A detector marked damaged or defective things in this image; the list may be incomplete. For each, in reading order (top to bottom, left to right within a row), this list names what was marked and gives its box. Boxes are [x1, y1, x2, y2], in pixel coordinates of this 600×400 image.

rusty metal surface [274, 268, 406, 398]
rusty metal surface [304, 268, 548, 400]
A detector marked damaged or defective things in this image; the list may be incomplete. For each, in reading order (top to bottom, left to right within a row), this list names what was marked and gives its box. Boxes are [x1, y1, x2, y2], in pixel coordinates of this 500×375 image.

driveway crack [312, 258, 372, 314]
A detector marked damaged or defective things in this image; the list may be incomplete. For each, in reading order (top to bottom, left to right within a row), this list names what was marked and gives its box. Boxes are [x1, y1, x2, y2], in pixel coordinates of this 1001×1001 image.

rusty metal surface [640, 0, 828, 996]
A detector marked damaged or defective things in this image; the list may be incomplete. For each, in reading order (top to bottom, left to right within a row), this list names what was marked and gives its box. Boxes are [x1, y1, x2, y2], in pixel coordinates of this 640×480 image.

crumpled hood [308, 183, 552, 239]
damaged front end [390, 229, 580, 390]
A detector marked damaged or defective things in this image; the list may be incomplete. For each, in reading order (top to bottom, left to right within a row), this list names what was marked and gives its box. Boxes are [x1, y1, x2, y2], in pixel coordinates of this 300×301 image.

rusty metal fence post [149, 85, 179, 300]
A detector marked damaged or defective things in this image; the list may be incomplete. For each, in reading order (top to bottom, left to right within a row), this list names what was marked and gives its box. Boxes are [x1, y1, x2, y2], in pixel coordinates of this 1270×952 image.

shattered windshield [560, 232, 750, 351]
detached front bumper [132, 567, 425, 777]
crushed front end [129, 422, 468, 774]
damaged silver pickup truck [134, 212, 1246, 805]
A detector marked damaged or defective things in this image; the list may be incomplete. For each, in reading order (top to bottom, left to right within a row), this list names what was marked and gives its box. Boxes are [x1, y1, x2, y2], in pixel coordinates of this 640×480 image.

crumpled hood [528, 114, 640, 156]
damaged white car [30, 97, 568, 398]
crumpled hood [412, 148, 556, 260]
__________________________________________________
Try it:
Each entry must be retyped exactly as it was written above.

Solution to this task:
A detector marked damaged or defective things in this image; the list may be incomplete. For each, in reading order (top to bottom, left to right within a row), this list names what was marked and gives its box. Boxes are [x1, y1, x2, y2], in pixel coordinates of this 600×400 image.

rusty metal surface [274, 268, 406, 398]
rusty metal surface [304, 268, 548, 400]
A detector marked damaged or defective things in this image; the list may be incomplete. For each, in reading order (top to bottom, left to right within a row), this list names what was marked and gives its box. Boxes are [x1, y1, x2, y2], in pixel coordinates of this 500×375 image.

driveway crack [312, 258, 372, 314]
A detector marked damaged or defective things in this image; the list may be incomplete. For each, in reading order (top to bottom, left to right within a row), this list names what was marked and gives its box. Boxes are [x1, y1, x2, y2], in pixel coordinates of this 1001×1001 image.

rusty metal surface [640, 0, 828, 996]
A detector marked damaged or defective things in this image; the list may be incomplete. For each, in reading order (top to bottom, left to right within a row), this list names what was marked and gives its box. Boxes are [x1, y1, x2, y2], in pixel coordinates of this 640×480 image.

crumpled hood [308, 183, 552, 239]
damaged front end [390, 229, 580, 390]
A detector marked damaged or defective things in this image; the list may be incomplete. For each, in reading order (top to bottom, left to right within a row), this list names what was marked and gives its box. Boxes are [x1, y1, x2, y2], in pixel coordinates of this 300×301 image.

rusty metal fence post [149, 85, 179, 300]
A detector marked damaged or defective things in this image; the list may be incomplete. For each, in reading order (top to bottom, left to right within a row), this list names what was marked and gives its box. Boxes are [x1, y1, x2, y2], in pixel coordinates of this 1270×952 image.

shattered windshield [560, 232, 750, 351]
detached front bumper [132, 567, 425, 777]
crushed front end [129, 422, 468, 774]
damaged silver pickup truck [134, 212, 1246, 805]
A detector marked damaged or defective things in this image; the list may be incomplete. For each, in reading order (top to bottom, left to right within a row), this list names what was marked and gives its box. Boxes are [x1, y1, x2, y2], in pixel coordinates of this 640×480 image.

crumpled hood [528, 114, 640, 156]
damaged white car [30, 97, 568, 398]
crumpled hood [412, 148, 556, 260]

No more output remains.